Perhaps unsurprisingly, ‘Permacrisis’, a term that describes ‘an extended period of instability and insecurity, has been named Collins Word of the Year 2022. Collins Dictionary monitors its 18bn-word database and a range of media sources, including social media, to create an annual list of new and notable words that "reflect our ever-evolving language.”
But this year, the list of 10 top words in 2022 “sums up just how truly awful 2022 has been for so many people,” said Alex Beecroft, the managing director of Collins Learning.
He explained: “Language can be a mirror to what is going on in society and the wider world and this year has thrown up challenge after challenge.
“It is understandable that people may feel, after living through upheaval caused by Brexit, the pandemic, severe weather, the war in Ukraine, political instability, the energy squeeze and the cost-of-living crisis, that we are living in an ongoing state of uncertainty and worry,”

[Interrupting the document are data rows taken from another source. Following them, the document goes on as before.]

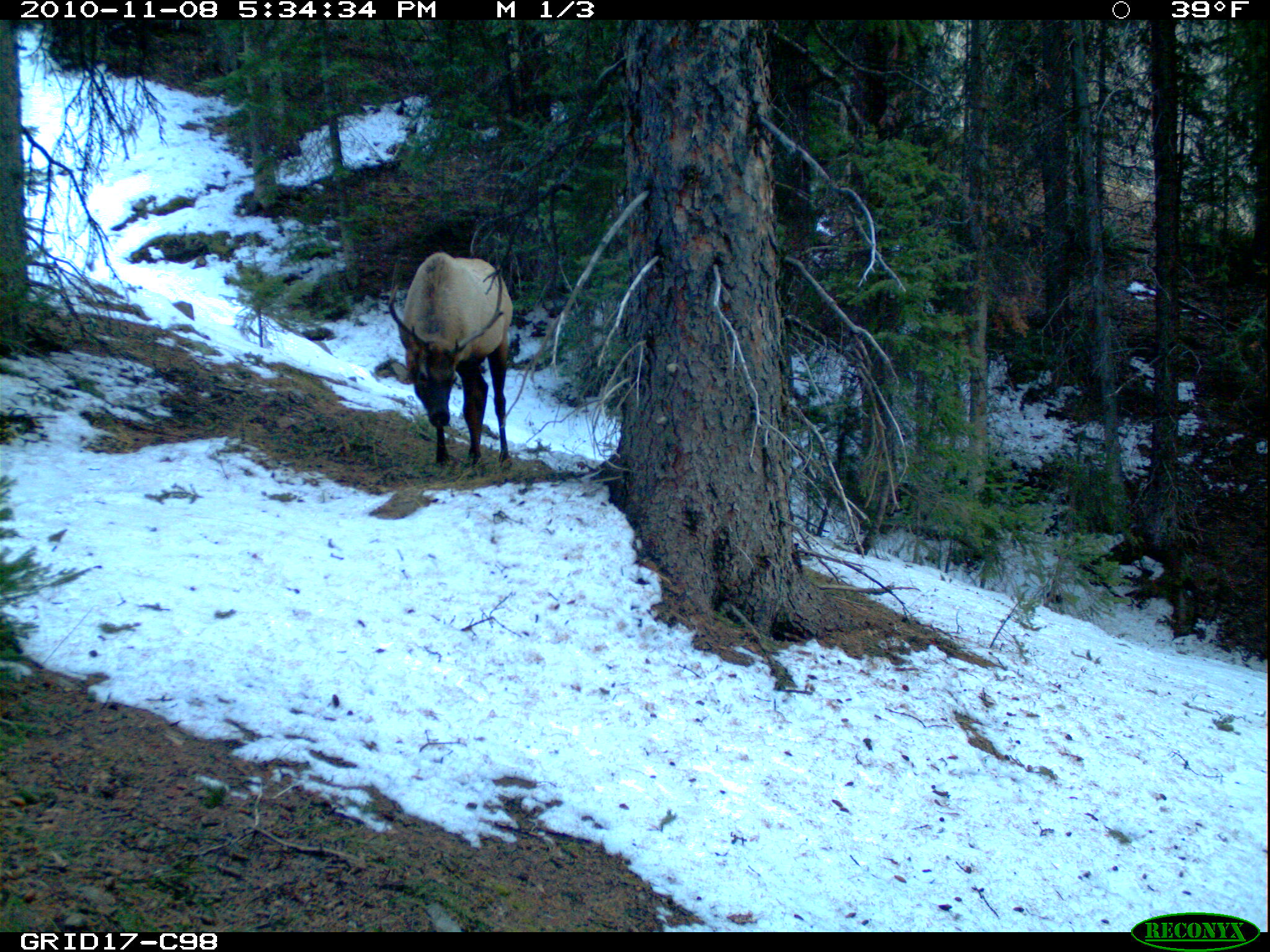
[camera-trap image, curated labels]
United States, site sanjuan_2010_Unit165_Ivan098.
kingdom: Animalia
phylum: Chordata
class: Mammalia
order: Artiodactyla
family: Cervidae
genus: Cervus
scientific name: Cervus elaphus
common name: red deer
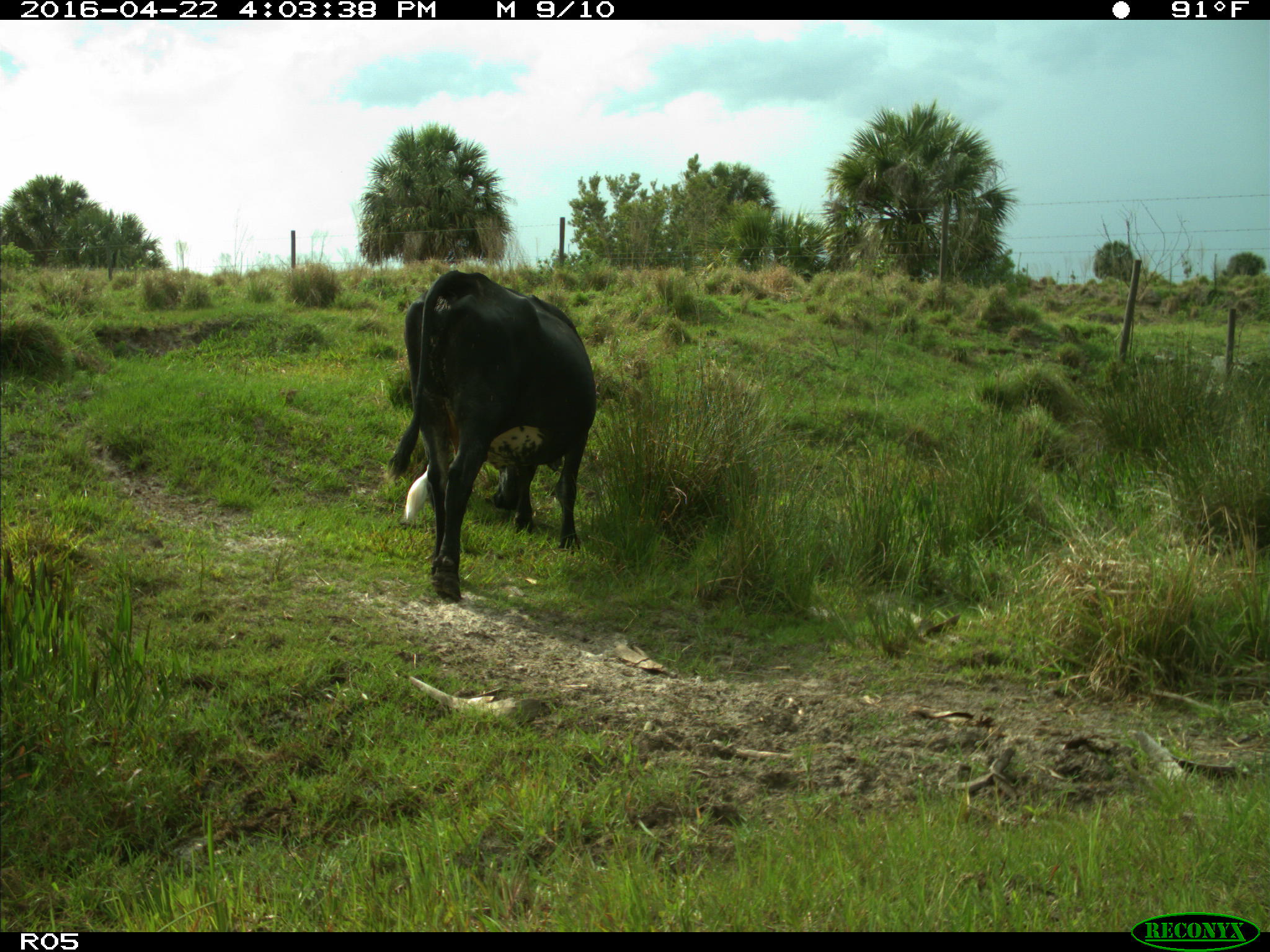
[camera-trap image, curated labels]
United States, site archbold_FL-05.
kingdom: Animalia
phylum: Chordata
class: Mammalia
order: Artiodactyla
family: Bovidae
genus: Bos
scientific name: Bos taurus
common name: domestic cow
Bos taurus (domestic cow).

Other words on the list included “Partygate” which refers to the scandal of social gatherings in Downing Street during the pandemic, “Kyiv”, the name of the Ukrainian capital after the war with Russia broke out earlier this year and “sports washing” which refers to the promotion of sports events to distract from controversial activity.
Last year’s word of the year for the Oxford Dictionary was vax while words related to vaccines spiked in frequency in 2021 because of Covid, with double-vaxxed, unvaxxed and anti-vaxxer all seeing a surge in use.
Previous Collins’ words of the year include lockdown, climate strike, single-use, fake news, Brexit, binge-watch, photobomb and geek.
Collins Dictionary top words for 2022
Carolean: Of or relating to Charles III of Great Britain and Northern Ireland or his reign.
Kyiv: The capital of Ukraine, on the Dnipro River.
Lawfare: The strategic use of legal proceedings to intimidate or hinder an opponent.
Partygate: A political scandal over social gatherings held in British government offices during 2020 and 2021 in defiance of the public health restrictions that prevailed at the time.
Permacrisis: An extended period of instability and insecurity, especially one resulting from a series of catastrophic events.
Quiet quitting: The practice of doing no more work than one is contractually obliged to do, especially in order to spend more time on personal activities; the practice of doing little or no work while being present at one’s place of employment.
Splooting: The act of lying flat on the stomach with the legs stretched out.
Sportswashing: The sponsorship or promotion of sporting events in order to enhance a tarnished reputation or distract attention from a controversial activity.
Vibe shift: A significant change in a prevailing cultural atmosphere or trend.
Warm bank: A heated building where people who cannot afford to heat their own homes may go.